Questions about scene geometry
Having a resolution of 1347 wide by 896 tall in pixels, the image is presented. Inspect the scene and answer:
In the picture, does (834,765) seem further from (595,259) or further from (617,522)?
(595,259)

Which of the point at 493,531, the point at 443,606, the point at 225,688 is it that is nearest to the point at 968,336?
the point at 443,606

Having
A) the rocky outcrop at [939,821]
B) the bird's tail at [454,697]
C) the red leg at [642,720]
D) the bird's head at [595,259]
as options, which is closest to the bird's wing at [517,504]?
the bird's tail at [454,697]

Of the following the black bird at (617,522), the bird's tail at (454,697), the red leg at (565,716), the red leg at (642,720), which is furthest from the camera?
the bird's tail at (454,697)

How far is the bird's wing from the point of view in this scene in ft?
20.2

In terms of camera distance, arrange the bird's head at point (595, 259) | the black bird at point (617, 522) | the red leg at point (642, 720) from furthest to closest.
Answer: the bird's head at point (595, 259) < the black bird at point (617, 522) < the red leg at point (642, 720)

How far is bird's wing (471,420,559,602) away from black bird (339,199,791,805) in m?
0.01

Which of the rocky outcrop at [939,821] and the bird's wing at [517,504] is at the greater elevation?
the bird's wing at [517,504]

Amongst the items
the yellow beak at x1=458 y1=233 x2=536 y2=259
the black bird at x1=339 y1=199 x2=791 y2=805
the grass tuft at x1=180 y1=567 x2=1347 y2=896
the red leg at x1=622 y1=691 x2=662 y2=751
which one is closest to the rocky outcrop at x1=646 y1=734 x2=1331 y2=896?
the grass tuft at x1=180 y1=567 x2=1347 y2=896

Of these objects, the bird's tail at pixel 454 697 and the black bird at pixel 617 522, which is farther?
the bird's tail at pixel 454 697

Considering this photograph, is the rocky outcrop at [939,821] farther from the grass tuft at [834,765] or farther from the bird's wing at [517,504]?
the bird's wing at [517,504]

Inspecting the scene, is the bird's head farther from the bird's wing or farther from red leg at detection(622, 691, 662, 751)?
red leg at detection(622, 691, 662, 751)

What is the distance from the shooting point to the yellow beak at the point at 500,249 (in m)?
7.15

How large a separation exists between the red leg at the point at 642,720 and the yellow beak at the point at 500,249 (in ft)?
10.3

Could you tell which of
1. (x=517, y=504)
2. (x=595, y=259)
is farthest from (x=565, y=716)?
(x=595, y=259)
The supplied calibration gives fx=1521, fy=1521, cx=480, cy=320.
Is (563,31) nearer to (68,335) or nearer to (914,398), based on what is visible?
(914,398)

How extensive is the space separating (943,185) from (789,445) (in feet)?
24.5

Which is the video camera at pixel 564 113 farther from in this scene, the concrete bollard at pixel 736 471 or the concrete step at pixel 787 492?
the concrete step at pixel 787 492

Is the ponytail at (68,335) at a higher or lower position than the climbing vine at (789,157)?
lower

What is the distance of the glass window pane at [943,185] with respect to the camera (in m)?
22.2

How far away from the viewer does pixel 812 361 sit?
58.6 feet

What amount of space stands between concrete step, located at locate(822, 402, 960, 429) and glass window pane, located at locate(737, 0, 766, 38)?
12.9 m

**Written instruction**
Write the lines out verbatim, from the one with "Considering this photograph, is" through the last line of the entries, and stop there.

**Output for this task**
Considering this photograph, is the rocky outcrop at [939,821] farther from the grass tuft at [834,765] or farther from the bird's wing at [517,504]?
the bird's wing at [517,504]

Inspecting the scene, is the bird's head farther from the bird's wing or farther from red leg at detection(622, 691, 662, 751)?
red leg at detection(622, 691, 662, 751)

What is the distance from the shooting point to the yellow beak at the point at 500,249 (in m)?
7.15

How large a separation exists between the red leg at the point at 642,720 and the yellow beak at the point at 500,249 (in ft)?
10.3

Could you tell which of
1. (x=517, y=504)
2. (x=595, y=259)
is farthest from (x=565, y=716)?
(x=595, y=259)
The supplied calibration gives fx=1521, fy=1521, cx=480, cy=320.
Is (563,31) nearer to (68,335) or nearer to (914,398), based on what is visible?
(914,398)

How extensive is the space separating (943,185) from (789,445) (in feet)?
24.5

Which is the video camera at pixel 564 113 farther from in this scene, the concrete bollard at pixel 736 471 or the concrete step at pixel 787 492?
the concrete step at pixel 787 492

Is the ponytail at (68,335) at a higher or lower position than the climbing vine at (789,157)?
lower

What is the distance of the glass window pane at [943,185] with respect to the camera (in m)?
22.2

How far away from the viewer does pixel 812 361 sit?
58.6 feet

What amount of space stands between concrete step, located at locate(822, 402, 960, 429) and glass window pane, located at locate(737, 0, 766, 38)?
12.9 m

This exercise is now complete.